General information
- Location: Hondagua, Lopez
- Coordinates: 13°53′16″N 122°15′28″E﻿ / ﻿13.88773°N 122.25767°E
- Owner: Philippine National Railways
- Operator: Philippine National Railways
- Line: South Main Line
- Platforms: Side platform
- Tracks: 1, plus 3 siding tracks

Construction
- Structure type: At grade
- Accessible: Yes

History
- Opened: May 10, 1916; 110 years ago

Services
| Preceding station | PNR |  |  | Following station |
| Gumaca towards Tutuban |  | Bicol Express |  | Tagkawayan towards Legazpi |
|  | Isarog Limited |  | Tagkawayan towards Naga |

Location

= Hondagua station =

Hondagua is a railway station located on the South Main Line in Quezon, Philippines. It was used for services such as the Bicol Express and Isarog Limited until 2012, and is currently disused while services remain suspended along much of the South Main Line.

==History==
Hondagua was opened on May 10, 1916 as part of the extension of the Main Line South from Padre Burgos to Calauag via Hondagua.

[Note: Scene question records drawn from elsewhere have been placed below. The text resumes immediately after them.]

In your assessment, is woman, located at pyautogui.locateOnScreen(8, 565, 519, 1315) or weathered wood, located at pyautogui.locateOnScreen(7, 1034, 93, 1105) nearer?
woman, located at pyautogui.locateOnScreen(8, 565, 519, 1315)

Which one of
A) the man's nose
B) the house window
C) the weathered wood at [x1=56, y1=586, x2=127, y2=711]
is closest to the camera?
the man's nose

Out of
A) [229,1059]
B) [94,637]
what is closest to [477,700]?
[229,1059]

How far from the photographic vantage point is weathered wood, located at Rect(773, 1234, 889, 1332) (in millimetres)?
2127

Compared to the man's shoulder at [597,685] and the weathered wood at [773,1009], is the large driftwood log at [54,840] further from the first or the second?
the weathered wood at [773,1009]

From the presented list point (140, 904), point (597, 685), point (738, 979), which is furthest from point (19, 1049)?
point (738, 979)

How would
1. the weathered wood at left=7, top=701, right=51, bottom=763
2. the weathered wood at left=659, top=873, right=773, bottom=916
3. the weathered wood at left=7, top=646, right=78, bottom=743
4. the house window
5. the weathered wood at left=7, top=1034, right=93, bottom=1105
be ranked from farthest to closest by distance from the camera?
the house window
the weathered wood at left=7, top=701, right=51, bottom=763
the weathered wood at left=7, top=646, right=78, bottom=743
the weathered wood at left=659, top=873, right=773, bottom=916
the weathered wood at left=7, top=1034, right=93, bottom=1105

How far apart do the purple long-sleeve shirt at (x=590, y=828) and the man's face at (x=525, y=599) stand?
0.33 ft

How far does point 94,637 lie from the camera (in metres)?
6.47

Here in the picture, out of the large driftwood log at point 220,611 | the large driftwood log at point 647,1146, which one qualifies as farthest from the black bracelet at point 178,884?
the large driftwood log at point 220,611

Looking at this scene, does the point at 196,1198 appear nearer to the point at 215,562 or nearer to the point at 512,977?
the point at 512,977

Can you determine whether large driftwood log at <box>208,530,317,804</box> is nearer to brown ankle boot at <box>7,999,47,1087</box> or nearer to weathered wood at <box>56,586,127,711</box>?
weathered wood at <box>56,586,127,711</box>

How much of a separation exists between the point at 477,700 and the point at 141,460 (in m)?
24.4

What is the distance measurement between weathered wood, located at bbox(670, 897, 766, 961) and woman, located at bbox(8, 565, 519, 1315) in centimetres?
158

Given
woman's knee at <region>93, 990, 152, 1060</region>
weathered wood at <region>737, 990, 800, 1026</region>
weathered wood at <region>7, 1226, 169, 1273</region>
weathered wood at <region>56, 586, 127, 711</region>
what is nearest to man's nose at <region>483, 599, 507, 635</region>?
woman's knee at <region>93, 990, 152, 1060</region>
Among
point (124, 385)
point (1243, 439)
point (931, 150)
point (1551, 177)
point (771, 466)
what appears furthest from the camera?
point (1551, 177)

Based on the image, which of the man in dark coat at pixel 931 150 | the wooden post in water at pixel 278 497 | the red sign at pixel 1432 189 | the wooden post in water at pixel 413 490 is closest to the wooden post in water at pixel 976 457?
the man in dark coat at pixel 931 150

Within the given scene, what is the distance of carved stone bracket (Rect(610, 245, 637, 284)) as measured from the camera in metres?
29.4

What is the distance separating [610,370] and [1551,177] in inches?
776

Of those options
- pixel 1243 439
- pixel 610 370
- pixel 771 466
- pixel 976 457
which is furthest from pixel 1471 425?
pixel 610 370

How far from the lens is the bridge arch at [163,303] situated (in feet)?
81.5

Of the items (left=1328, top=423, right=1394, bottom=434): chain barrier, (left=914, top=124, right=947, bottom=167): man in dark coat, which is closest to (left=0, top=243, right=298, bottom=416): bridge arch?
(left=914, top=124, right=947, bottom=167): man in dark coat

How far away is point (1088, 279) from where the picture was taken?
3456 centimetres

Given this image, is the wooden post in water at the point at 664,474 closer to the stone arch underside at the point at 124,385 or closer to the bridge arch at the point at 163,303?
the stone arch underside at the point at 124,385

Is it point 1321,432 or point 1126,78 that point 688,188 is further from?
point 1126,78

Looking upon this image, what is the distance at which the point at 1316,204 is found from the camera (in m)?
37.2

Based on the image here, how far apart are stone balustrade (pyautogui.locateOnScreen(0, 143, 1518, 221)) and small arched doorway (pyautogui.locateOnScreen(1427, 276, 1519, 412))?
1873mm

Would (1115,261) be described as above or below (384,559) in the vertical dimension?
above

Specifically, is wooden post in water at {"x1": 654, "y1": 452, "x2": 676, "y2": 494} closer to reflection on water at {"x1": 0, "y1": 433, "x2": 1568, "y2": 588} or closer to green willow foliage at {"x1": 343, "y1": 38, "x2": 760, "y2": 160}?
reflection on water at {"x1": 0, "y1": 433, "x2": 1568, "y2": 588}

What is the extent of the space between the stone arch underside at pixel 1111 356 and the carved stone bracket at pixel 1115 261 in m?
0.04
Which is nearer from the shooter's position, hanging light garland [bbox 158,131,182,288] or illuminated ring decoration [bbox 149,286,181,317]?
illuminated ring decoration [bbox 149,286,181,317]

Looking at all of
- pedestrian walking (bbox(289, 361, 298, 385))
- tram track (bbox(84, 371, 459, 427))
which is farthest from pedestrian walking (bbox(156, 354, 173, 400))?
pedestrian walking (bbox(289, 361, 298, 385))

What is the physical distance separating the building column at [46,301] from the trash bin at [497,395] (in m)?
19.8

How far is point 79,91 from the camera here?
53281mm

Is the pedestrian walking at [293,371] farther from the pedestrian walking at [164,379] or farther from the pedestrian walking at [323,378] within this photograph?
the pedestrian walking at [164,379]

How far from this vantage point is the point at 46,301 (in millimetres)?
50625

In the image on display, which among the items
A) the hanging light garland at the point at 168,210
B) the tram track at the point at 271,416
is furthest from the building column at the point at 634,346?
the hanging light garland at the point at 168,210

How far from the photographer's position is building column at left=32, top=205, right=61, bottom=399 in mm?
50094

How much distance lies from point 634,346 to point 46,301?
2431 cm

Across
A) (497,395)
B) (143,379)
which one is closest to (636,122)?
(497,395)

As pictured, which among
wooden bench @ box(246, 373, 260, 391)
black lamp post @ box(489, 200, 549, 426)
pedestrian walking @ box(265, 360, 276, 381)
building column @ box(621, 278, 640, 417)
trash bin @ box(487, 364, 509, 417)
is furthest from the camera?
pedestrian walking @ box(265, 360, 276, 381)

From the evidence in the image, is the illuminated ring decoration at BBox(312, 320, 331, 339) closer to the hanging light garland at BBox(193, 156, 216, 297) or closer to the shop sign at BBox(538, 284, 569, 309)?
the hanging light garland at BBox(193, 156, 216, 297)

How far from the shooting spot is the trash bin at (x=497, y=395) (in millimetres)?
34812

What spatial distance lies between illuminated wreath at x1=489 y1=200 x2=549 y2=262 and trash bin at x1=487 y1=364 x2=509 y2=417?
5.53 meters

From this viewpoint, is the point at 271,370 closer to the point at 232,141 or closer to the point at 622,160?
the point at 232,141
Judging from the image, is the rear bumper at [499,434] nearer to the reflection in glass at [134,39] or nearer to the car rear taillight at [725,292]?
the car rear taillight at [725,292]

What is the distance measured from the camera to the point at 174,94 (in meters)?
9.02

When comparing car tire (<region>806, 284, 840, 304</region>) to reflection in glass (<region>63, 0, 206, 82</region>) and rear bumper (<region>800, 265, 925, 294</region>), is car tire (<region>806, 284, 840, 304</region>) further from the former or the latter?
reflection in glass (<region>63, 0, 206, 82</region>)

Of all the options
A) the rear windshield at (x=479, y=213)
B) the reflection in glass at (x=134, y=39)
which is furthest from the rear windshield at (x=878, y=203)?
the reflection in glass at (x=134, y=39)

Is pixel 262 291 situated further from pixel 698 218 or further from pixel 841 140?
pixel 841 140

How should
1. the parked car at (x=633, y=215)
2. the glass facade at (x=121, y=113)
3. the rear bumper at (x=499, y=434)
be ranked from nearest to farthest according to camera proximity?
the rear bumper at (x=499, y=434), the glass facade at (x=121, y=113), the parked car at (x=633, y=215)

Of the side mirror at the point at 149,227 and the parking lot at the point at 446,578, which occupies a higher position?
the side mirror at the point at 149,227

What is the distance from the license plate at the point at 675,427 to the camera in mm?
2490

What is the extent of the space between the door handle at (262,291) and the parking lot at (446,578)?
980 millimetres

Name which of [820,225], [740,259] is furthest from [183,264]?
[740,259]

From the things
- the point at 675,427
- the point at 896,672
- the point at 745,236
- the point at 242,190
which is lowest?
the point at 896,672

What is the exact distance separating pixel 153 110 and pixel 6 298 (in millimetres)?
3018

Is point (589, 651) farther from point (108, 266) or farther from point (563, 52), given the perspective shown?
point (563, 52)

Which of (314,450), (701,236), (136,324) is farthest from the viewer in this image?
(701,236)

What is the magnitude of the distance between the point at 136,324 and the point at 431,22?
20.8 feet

Passenger trains have not used this station since October 2012, when a derailment caused the indefinite suspension of most of the South Main Line. Due to typhoon damage, informal settlers and other track obstructions, only maintenance and inspection trains have operated along this section since, with PNR continually undertaking repair work to return services along the line.